Companies shall establish, implement and publish a complaints procedure in writing through which (potentially) affected persons and persons who have knowledge of possible violations can point out human rights risks and violations.

A BAFA handout on the complaints procedure can be found here.

Useful information on how to set up and operate the complaints procedure is also available via the recording of our complaints procedure webinar.

Documentation and reporting obligations

The fulfillment of human rights and environmental due diligence obligations must be documented. In addition, a report must be prepared and published annually. This report must be submitted to the responsible authority.

For more information watch the recording of our reporting webinar.

Regarding the reporting obligation and the submission of the report, BAFA has published information here.

How is compliance with the SCDDA monitored and enforced?

Regulatory measures

The law provides for far-reaching powers of intervention by the competent authority to enforce human rights standards. The competent authority is the Federal Office of Economics and Export Control (BAFA). It can act at the request of an affected person or on its own initiative and impose measures on the respective company to ensure compliance with human rights standards. To this end, it has extensive rights of information and access; it must support the company concerned in enforcing the measures.

Special litigation status

Trade unions and non-governmental organizations may be authorized by an interested party to conduct litigation.

Note: Anyone along the supply chain can be affected, not just the employees of the obligated company or the direct supplier.

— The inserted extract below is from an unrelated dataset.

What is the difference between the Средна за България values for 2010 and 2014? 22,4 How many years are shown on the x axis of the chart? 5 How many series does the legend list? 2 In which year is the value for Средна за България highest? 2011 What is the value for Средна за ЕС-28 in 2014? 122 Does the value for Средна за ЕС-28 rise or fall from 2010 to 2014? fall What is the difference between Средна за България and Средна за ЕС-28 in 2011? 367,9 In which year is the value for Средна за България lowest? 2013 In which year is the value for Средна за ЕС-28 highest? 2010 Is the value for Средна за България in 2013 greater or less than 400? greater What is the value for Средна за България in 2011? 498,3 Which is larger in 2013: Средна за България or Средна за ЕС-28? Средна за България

What are the penalties for violations?

  • Fines for violations of due diligence and reporting obligations of up to EUR 8 million depending on the type and severity of the violation.

    Companies with an average annual turnover of more than EUR 400 million may be fined up to 2% of their average annual turnover for breaches of the obligation to take remedial action or to implement an appropriate remedial action plan at a direct supplier.
  • Exclusion from public tenders for up to three years.
  • The SCDDA does not provide for any extension of civil liability.

    Even if it is therefore unlikely that a German company will be liable for the misconduct of a supplier abroad, liability under the general (tort) principles of German law (in particular, duties of care) is not entirely excluded.

    The SCDDA also does not provide for an extension of the international applicability by drafting it as an overriding norm (= mandatory application of the SCDDA, even if the law of another country is actually applicable).

    If the damage occurs in another country, the law of that country - and thus not the SCDDA - will regularly be applicable.